Danielle believes that we need leadership to take action and establish a foundation of flourishing for everyone in Massachusetts. She knows that Massachusetts is stronger when we don’t abandon anyone and she has the vision and the commitment to make these aspirations a reality.
“if you’re free, you need to free somebody else; if you have some power, you need to empower somebody else.”
Danielle’s mother and father met and married in California in the 1960s when the choice to marry whom they loved was still illegal in several states.
A librarian and professor, they raised their children to believe in their own voices and to be ready to lift them up on behalf of others.
Their education would be their only inheritance, her parents said, but would keep them free. Danielle graduated from Claremont High School and set out after that inheritance. She received degrees from Princeton University and the University of Cambridge and, in 1996, in fulfillment of her grandmother’s dream, reached Massachusetts, enrolling for a PhD in Government at Harvard.
Her maternal great-grandparents fought for women’s right to vote in Michigan. Her paternal grandfather helped found the first NAACP chapter in his northern Florida community, when doing so was to take your life in your hands.
Her grandmother, a self-taught community nurse in the segregated South, packed her children full of love and pride and dreamed of sending one of her flock to college in Massachusetts, first state in the union to end enslavement.
Danielle put her education to work in policy—justice, health, education, political economy, democracy.

----------

Assignment 1: Summarize the biography of Danielle in two sentences.
Assignment 2: Retype the part of the biography of Danielle starting at "Her maternal great-grandparents" and ending at "political economy, democracy.".
Assignment 3: Write what comes next in the biography of Danielle, picking up after its final sentence.
The items after the biography of Danielle play no part in this work.

Data provided:
----------

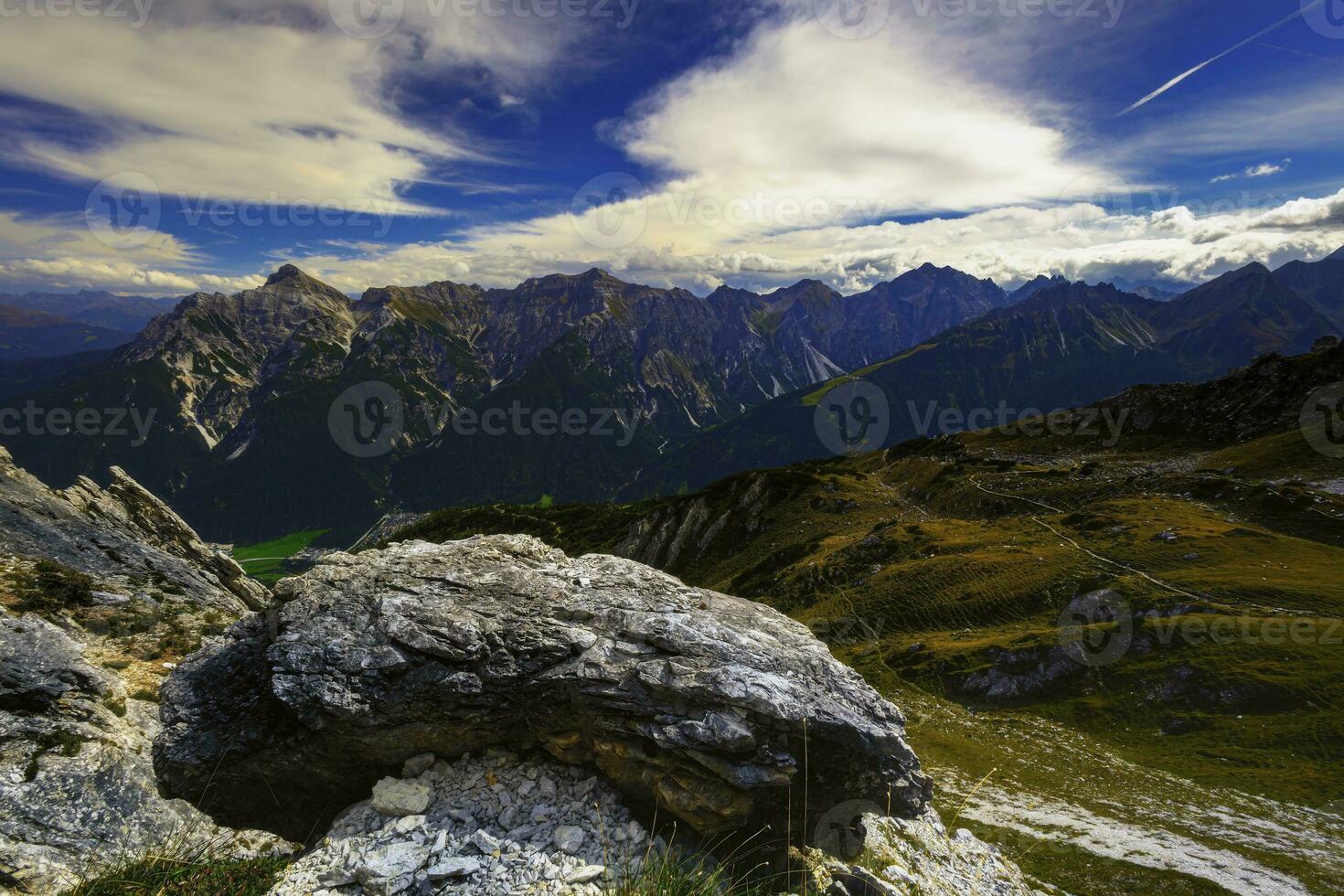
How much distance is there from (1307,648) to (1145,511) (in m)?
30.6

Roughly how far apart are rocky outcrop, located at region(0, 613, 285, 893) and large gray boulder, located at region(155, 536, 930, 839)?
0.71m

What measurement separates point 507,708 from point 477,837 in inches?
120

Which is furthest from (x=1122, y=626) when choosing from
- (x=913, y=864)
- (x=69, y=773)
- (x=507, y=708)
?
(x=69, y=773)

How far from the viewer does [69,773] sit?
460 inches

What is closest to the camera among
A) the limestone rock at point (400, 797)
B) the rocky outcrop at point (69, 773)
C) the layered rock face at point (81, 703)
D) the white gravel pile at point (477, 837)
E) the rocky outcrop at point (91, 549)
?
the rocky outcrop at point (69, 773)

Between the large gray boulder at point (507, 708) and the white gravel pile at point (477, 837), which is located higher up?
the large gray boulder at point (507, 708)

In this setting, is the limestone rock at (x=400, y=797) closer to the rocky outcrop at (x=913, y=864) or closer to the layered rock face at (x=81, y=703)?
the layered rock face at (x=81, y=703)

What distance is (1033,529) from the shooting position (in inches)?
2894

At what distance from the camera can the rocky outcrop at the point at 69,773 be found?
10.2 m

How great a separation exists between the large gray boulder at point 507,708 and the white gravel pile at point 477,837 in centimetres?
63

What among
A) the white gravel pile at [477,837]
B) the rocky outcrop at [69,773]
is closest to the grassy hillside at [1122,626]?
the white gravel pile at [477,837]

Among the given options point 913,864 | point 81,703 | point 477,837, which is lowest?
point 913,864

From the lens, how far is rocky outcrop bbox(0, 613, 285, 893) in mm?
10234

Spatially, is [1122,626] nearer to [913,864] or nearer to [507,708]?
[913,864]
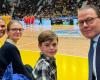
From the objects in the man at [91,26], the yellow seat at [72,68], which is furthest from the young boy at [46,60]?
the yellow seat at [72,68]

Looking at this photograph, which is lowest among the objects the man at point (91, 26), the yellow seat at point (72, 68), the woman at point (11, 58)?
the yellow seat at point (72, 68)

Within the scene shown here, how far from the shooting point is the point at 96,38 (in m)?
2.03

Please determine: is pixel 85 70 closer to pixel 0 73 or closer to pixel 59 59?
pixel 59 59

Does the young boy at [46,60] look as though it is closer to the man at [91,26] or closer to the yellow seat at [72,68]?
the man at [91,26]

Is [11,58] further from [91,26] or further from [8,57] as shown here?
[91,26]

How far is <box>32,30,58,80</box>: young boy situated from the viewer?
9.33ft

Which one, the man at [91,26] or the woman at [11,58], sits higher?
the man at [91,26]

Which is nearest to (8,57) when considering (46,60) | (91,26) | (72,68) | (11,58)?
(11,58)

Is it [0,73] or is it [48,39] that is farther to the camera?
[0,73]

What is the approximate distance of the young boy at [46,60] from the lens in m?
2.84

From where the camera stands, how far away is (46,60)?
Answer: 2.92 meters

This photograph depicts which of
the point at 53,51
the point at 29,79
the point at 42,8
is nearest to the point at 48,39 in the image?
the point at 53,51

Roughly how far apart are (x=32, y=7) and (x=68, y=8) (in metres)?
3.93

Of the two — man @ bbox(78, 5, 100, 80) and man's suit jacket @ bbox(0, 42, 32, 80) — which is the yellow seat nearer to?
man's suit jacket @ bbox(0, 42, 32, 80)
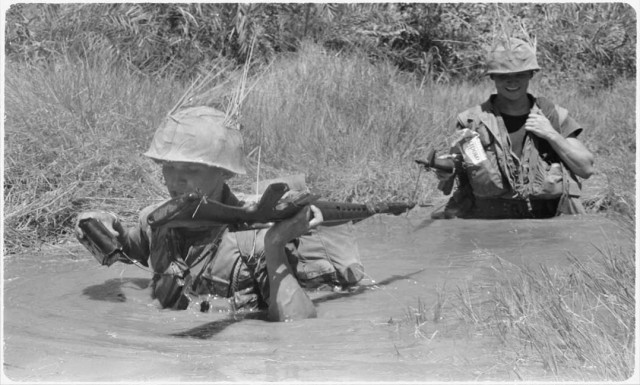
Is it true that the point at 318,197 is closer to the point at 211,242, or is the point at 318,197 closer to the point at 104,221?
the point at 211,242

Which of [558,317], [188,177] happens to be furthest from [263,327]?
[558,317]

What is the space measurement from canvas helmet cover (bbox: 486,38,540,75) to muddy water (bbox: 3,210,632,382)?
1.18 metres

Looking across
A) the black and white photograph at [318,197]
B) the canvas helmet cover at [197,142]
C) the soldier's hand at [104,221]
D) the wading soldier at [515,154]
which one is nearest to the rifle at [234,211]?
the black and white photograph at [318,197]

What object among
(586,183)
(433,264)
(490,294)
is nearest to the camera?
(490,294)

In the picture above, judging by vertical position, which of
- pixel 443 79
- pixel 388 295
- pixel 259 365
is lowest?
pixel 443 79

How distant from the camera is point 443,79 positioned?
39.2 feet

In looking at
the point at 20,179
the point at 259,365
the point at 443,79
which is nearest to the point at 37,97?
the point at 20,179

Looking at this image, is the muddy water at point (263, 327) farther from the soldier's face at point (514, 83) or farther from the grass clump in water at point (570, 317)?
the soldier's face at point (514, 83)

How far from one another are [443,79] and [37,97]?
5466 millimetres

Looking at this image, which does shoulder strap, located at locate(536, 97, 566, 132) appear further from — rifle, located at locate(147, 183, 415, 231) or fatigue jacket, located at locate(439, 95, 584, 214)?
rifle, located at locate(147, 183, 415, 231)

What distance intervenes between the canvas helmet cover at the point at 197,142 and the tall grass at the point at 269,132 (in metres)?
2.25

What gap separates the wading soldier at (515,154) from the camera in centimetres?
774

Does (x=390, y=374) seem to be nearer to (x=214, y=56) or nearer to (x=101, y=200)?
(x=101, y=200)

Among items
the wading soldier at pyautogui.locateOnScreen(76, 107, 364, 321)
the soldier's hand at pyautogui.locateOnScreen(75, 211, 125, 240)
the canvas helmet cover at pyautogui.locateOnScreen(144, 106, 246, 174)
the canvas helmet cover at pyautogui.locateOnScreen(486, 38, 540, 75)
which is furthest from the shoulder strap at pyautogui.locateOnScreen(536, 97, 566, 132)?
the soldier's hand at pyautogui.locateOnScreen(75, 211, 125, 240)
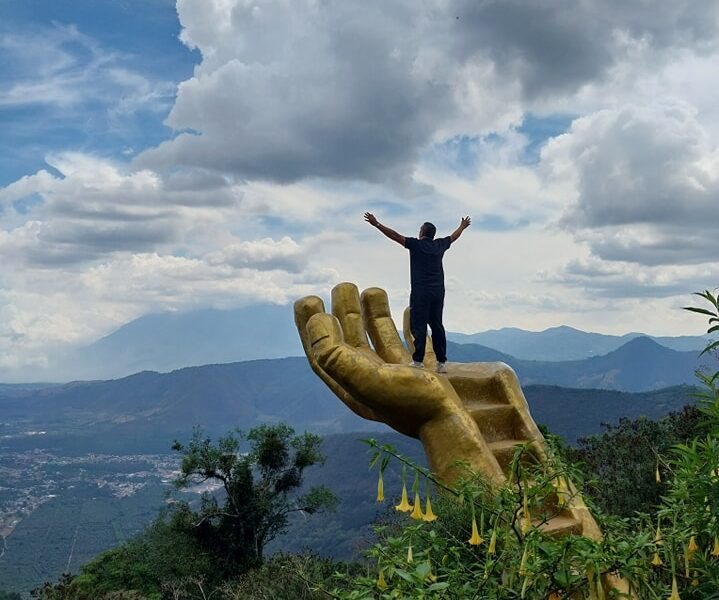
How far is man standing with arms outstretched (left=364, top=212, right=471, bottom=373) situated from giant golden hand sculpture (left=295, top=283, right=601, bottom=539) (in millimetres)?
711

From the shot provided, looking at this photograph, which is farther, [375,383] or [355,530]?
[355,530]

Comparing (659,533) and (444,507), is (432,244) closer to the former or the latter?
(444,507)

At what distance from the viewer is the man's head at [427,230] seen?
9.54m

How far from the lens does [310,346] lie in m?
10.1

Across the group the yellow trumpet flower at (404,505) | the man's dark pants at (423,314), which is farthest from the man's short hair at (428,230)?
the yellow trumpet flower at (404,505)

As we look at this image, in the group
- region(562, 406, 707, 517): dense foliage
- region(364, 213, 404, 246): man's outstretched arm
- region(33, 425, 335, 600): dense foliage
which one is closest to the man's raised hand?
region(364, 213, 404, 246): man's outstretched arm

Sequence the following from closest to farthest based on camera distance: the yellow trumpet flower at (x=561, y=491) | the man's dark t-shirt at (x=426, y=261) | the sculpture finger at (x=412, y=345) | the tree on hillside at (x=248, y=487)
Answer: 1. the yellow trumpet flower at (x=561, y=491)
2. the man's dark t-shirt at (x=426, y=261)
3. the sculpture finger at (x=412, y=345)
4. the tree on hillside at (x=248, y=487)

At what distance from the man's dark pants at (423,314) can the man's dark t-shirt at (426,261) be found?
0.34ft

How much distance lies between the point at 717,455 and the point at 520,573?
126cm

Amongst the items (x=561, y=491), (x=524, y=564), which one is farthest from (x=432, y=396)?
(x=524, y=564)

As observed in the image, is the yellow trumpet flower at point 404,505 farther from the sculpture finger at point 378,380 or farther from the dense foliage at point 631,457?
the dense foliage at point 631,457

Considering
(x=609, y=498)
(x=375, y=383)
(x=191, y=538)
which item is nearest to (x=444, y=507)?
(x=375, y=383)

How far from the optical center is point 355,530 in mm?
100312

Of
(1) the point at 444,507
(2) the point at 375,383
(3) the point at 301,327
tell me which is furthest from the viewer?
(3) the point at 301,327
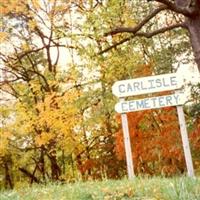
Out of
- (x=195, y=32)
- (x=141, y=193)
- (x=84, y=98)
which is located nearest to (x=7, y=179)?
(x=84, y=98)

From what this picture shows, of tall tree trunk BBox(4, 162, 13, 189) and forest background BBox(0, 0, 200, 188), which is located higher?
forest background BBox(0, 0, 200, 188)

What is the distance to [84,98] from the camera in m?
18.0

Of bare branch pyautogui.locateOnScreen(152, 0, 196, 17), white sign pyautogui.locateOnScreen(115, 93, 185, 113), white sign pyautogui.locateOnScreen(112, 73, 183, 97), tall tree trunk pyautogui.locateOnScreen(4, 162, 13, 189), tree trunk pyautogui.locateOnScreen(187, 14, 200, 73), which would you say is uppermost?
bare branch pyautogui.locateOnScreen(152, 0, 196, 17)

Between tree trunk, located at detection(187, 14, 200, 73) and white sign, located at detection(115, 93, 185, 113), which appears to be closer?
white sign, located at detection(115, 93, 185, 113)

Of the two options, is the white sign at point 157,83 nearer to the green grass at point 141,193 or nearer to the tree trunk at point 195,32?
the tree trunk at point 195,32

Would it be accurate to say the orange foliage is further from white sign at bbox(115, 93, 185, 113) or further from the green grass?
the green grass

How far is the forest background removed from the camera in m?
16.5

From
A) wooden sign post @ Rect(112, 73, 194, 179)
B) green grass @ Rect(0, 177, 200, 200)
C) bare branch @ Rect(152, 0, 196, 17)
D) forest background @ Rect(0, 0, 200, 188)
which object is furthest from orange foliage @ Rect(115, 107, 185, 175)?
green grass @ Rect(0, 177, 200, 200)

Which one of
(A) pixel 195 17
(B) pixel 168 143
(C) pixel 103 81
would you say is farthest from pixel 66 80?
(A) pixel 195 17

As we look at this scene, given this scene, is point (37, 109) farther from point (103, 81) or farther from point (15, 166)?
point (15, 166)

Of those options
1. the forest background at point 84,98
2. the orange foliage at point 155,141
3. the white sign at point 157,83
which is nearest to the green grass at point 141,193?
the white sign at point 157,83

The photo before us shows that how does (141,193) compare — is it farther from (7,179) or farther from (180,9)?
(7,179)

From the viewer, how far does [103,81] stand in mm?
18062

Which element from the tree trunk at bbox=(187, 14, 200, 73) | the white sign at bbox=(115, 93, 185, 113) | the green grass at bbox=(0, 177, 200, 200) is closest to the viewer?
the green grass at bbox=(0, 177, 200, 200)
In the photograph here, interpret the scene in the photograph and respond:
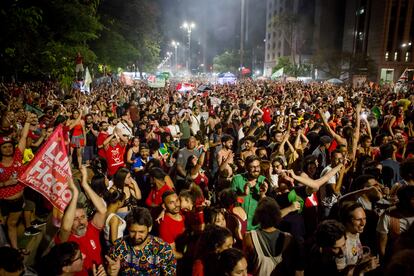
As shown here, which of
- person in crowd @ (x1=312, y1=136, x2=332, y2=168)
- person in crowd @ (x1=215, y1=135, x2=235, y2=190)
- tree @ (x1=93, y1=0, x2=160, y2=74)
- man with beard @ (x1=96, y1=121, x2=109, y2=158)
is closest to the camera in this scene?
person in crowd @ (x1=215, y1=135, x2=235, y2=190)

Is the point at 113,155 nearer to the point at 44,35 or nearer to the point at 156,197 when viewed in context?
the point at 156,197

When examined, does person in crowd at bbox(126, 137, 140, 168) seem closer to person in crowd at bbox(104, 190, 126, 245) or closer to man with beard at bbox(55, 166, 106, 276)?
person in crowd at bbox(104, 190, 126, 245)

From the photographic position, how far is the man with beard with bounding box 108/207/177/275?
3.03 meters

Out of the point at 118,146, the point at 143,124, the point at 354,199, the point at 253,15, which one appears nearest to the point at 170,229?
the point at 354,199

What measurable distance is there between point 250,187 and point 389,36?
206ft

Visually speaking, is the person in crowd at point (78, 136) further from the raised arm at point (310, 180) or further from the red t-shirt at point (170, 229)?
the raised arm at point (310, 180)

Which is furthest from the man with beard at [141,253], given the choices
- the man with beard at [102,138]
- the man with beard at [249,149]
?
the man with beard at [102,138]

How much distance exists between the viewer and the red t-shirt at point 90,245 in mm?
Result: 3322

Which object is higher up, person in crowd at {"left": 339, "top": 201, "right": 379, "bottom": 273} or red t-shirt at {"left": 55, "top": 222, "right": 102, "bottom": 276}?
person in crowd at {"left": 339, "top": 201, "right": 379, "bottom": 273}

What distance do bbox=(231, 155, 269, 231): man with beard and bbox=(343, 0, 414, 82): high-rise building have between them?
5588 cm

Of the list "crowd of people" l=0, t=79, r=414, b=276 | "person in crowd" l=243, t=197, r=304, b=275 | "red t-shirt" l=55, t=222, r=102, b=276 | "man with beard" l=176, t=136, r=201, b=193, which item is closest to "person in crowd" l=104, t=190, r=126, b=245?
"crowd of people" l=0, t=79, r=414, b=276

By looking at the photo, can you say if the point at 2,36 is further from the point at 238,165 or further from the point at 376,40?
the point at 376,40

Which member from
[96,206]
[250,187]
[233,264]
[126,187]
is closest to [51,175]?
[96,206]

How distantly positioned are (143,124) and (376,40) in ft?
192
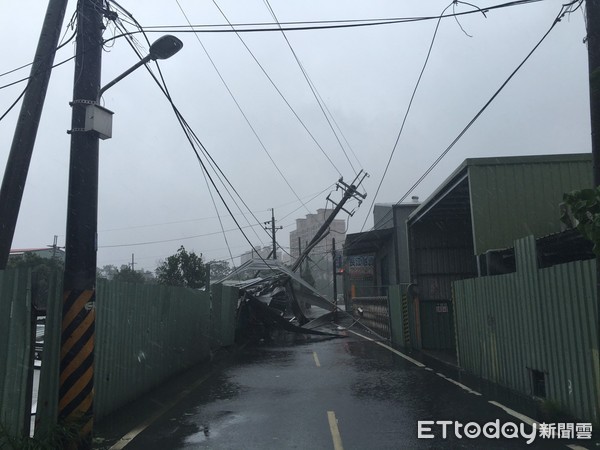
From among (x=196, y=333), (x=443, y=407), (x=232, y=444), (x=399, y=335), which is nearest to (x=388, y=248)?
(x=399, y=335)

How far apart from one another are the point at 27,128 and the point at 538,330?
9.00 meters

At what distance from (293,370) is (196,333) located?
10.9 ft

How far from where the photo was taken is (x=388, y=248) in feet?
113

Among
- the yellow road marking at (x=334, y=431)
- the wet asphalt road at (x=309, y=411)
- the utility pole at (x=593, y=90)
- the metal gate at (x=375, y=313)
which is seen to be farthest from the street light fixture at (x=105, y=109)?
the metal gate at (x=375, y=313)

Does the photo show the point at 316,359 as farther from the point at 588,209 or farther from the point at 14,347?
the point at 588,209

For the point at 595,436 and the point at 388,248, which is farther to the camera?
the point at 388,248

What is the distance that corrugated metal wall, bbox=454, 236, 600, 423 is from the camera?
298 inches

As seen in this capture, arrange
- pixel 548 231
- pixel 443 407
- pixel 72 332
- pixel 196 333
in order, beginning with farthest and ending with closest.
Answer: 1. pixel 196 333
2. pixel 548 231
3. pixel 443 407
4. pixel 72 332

----------

Written reply 1: Danielle comes from a family that fought for women's suffrage and civil rights and treated education as the inheritance that would keep its children free, and she earned degrees from Princeton and Cambridge before enrolling in Harvard's PhD program in Government in 1996. She has put her education to work in policy and believes Massachusetts needs leadership to build a foundation of flourishing for everyone.

Written reply 2:
Her maternal great-grandparents fought for women’s right to vote in Michigan. Her paternal grandfather helped found the first NAACP chapter in his northern Florida community, when doing so was to take your life in your hands.
Her grandmother, a self-taught community nurse in the segregated South, packed her children full of love and pride and dreamed of sending one of her flock to college in Massachusetts, first state in the union to end enslavement.
Danielle put her education to work in policy—justice, health, education, political economy, democracy.

Written reply 3:
Danielle is a mom, educator, social entrepreneur, policy expert, and ethicist with an appointment as a University Professor at Harvard. She has started and led a range of organizations, from local civic education providers to a global philanthropy. She is a source of innovative ideas, taps into partnerships to tackle big problems, and puts ideas into action. Danielle has worked tirelessly for decades in the policy domains of justice, health, education, political economy, and democracy. Her leadership is characterized by listening, synthesizing, collaborating, and innovating. That’s what she thinks it will take to move Massachusetts forward to tackle the big problems.
Danielle seeks to bring to as many people as possible the joy of empowerment, the true reward of participating in a community of free and equal self-governing citizens.
When the COVID crisis hit, Danielle could tell that Massachusetts’ remarkable universities and biotechnology businesses were a treasure trove of knowledge about how to respond to the COVID crisis but that the knowledge wasn’t getting out to the public to accelerate the country’s response.
She quickly assembled a Rapid Response Network of forty researchers and eight institutions to lay out a policy roadmap, The Roadmap to Pandemic Resilience, and led the development of influential data metrics and tools. She co-wrote the bi-partisan Suppress Covid Act, introduced in both houses of Congress in August, with Senators Tina Smith and Bill Cassidy.
Many of the proposals in that Roadmap and in the related work developed by the Rapid Response Network have been incorporated in the Biden-Harris Administration Coronavirus Response Plan, and Danielle and her team have offered technical assistance to local leaders at city and county levels throughout the country.
Danielle is the kind of person who runs to a fire, not away from it, and she knows how to get things done.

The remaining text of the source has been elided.